____ TEXT FOR ANALYSIS

From the mountpoint:

[root@rhel3 mnt]# cat block-meta/block-volume 
VOLUME: hosting-volume
GBID: 47a771ad-88cd-4a11-9a52-057afb60cd5e
HA: 1
ENTRYCREATE: INPROGRESS
PRIOPATH: 192.168.195.164
SIZE: 1048576
RINGBUFFER: 32
ENTRYCREATE: SUCCESS
192.168.195.164: CONFIGINPROGRESS
192.168.195.164: CONFIGSUCCESS
192.168.195.164: CLEANUPINPROGRESS
192.168.195.164: CLEANUPSUCCESS
[root@rhel3 mnt]#

pkalever · 2019-04-16T07:39:11Z

@pranithk are you aware of any similar bug in gusterfs api ?

Many Thanks!

pkalever · 2019-04-16T08:22:33Z

@lxbsz BTW I'm using latest master gluster-block (+ PR#205) with glusterfs-api-5.5-1.fc29.x86_64 on Fedora29, 5.0.3-200.fc29.x86_64 kernel.

And run this test atleast 25 times and still not hit this issue.

Can you confirm your glusterfs-api version and see if the above mentioned version works for you as well ?

lxbsz · 2019-04-16T08:28:32Z

@lxbsz BTW I'm using latest master gluster-block (+ PR#205) with glusterfs-api-5.5-1.fc29.x86_64 on Fedora29, 5.0.3-200.fc29.x86_64 kernel.

And run this test atleast 25 times and still not hit this issue.

Can you confirm your glusterfs-api version and see if the above mentioned version works for you as well ?

I am useing the RHEL 7, glusterfs-api-devel-6.0-0.4.rc1.fc29.x86_64 and gluster-block/tcmu-runner upstream code.

Will try this later.

pranithk · 2019-04-16T08:31:25Z

@pranithk are you aware of any similar bug in gusterfs api ?

Many Thanks!

Sorry, didn't get the context. Which bug in glusterfs api are you referring to?

pkalever · 2019-04-16T08:54:00Z

Sorry, didn't get the context. Which bug in glusterfs api are you referring to?

@pranithk Xiubo had hit a case where he gets old block metadata with blockGetMetaInfo() even after updating the block metadata with GB_METAUPDATE_OR_GOTO()

If you remember, in GB_METAUPDATE_OR_GOTO,
We basically open the metafile, write the new details and close it in-place, which should flush the data to metafile. But looks like in glusterfs-api-devel-6.0-0.4.rc1.fc29.x86_64 it is not happening.

________
____ RECORD SET

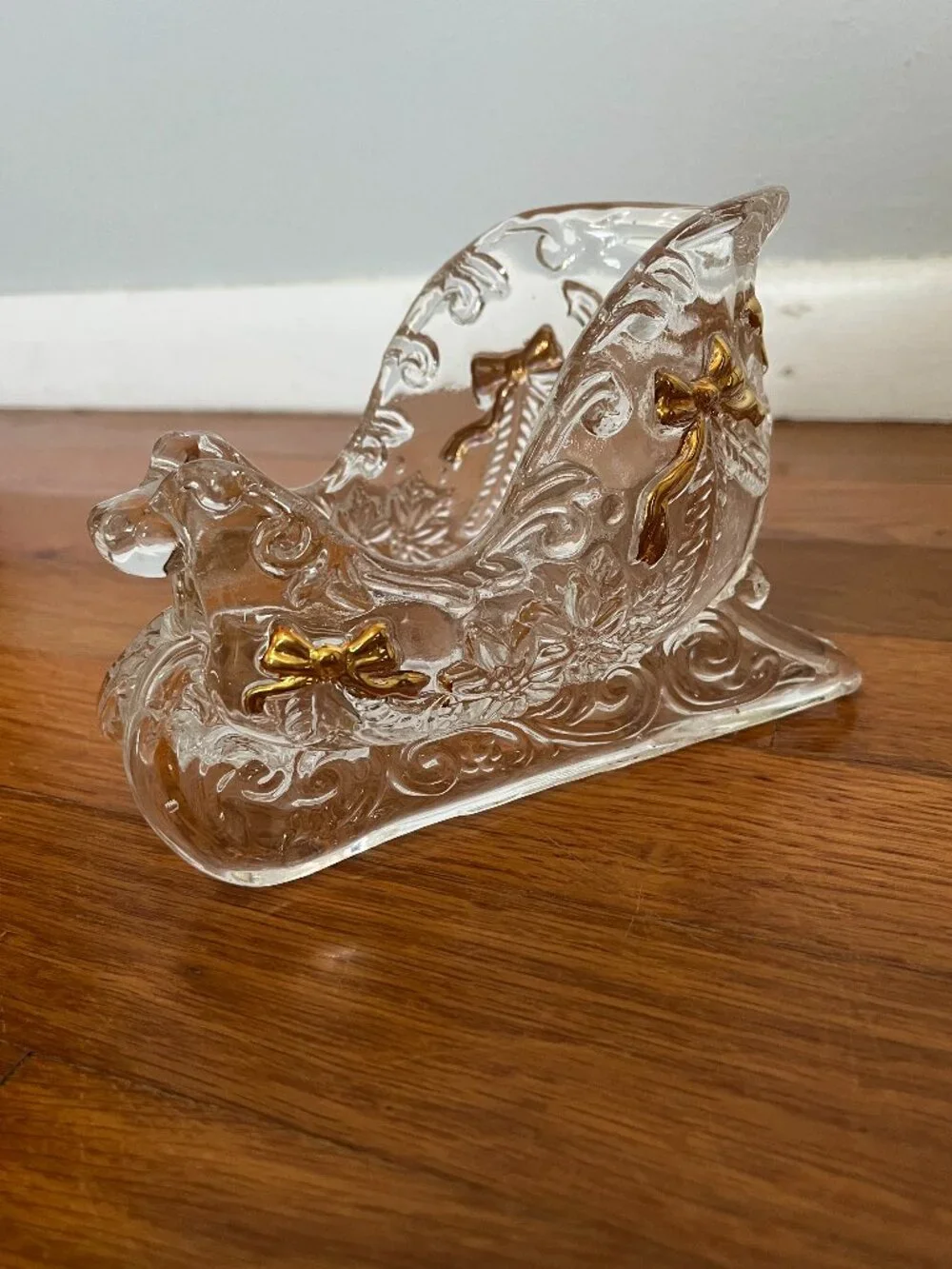 Glass sleigh with decorative gold-painted bows | Vintage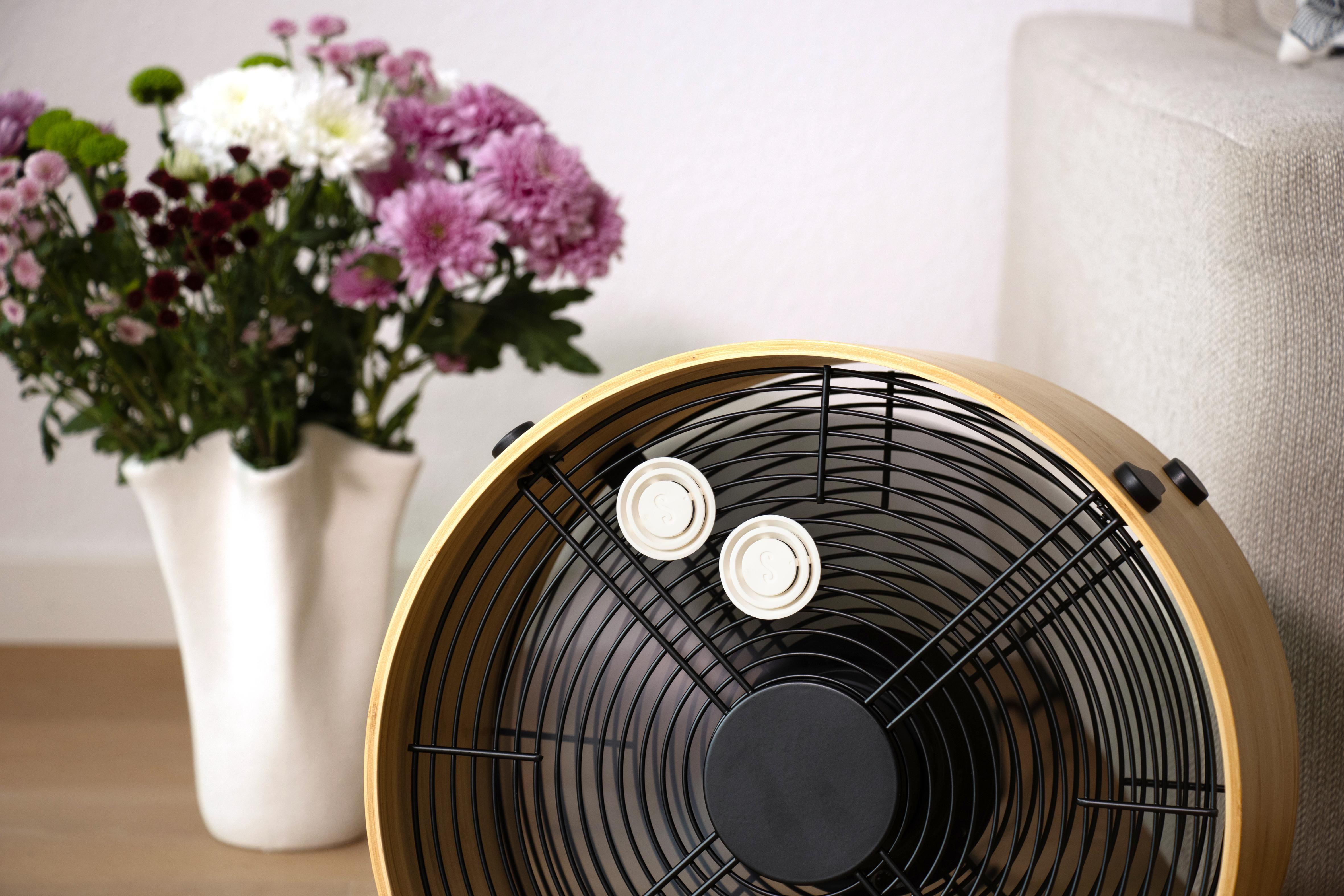 Ein Ventilator mit Holzrahmen steht neben einer Vase mit bunten Blumen.
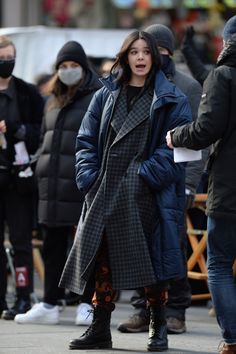 a woman wearing a face mask while walking down the street with other people behind her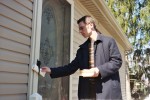 Nathan distributing invitations and Gospel tracts (one of thousands of homes that RA reached out to for the creation seminar)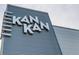 Exterior shot of KAN-KAN, featuring modern architectural design and clear signage at 1224 Keystone Ave, Indianapolis, IN 46201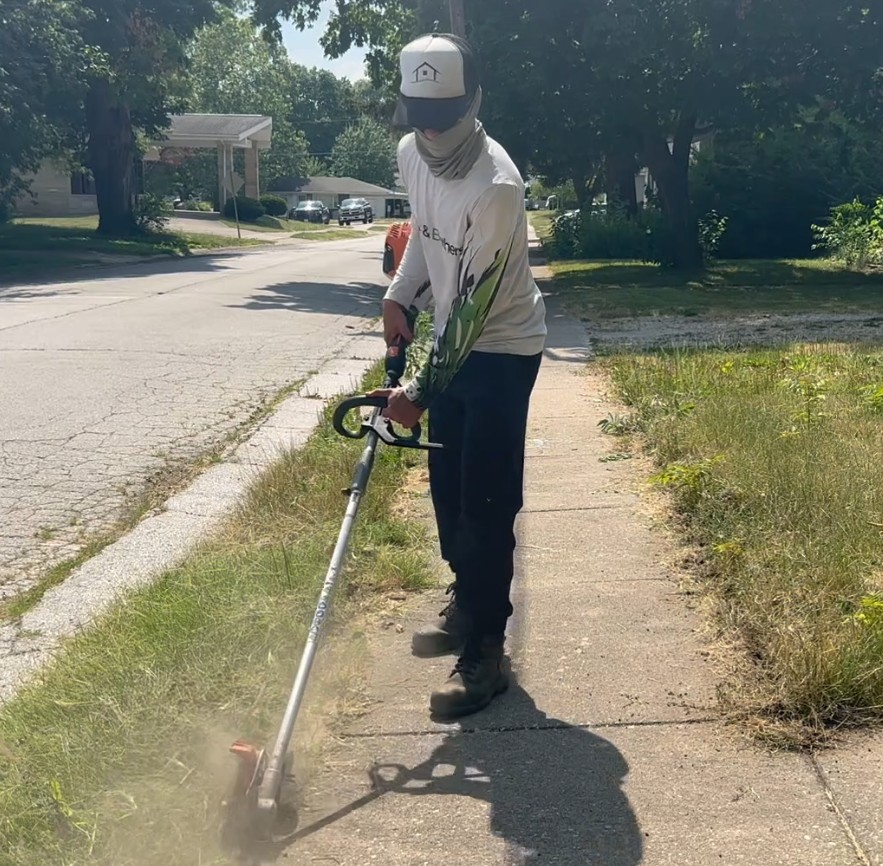 A Belle and Brothers crew member edging a sidewalk in Macomb, Illinois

________

● **WHAT IS NEEDED**:
Quote the gluster-block thread from "pkalever · 2019-04-16T08:54:00Z" down to "is not happening.". These records come from a separate source.

● **SOLUTION TO THIS TASK**:
pkalever · 2019-04-16T08:54:00Z

Sorry, didn't get the context. Which bug in glusterfs api are you referring to?

@pranithk Xiubo had hit a case where he gets old block metadata with blockGetMetaInfo() even after updating the block metadata with GB_METAUPDATE_OR_GOTO()

If you remember, in GB_METAUPDATE_OR_GOTO,
We basically open the metafile, write the new details and close it in-place, which should flush the data to metafile. But looks like in glusterfs-api-devel-6.0-0.4.rc1.fc29.x86_64 it is not happening.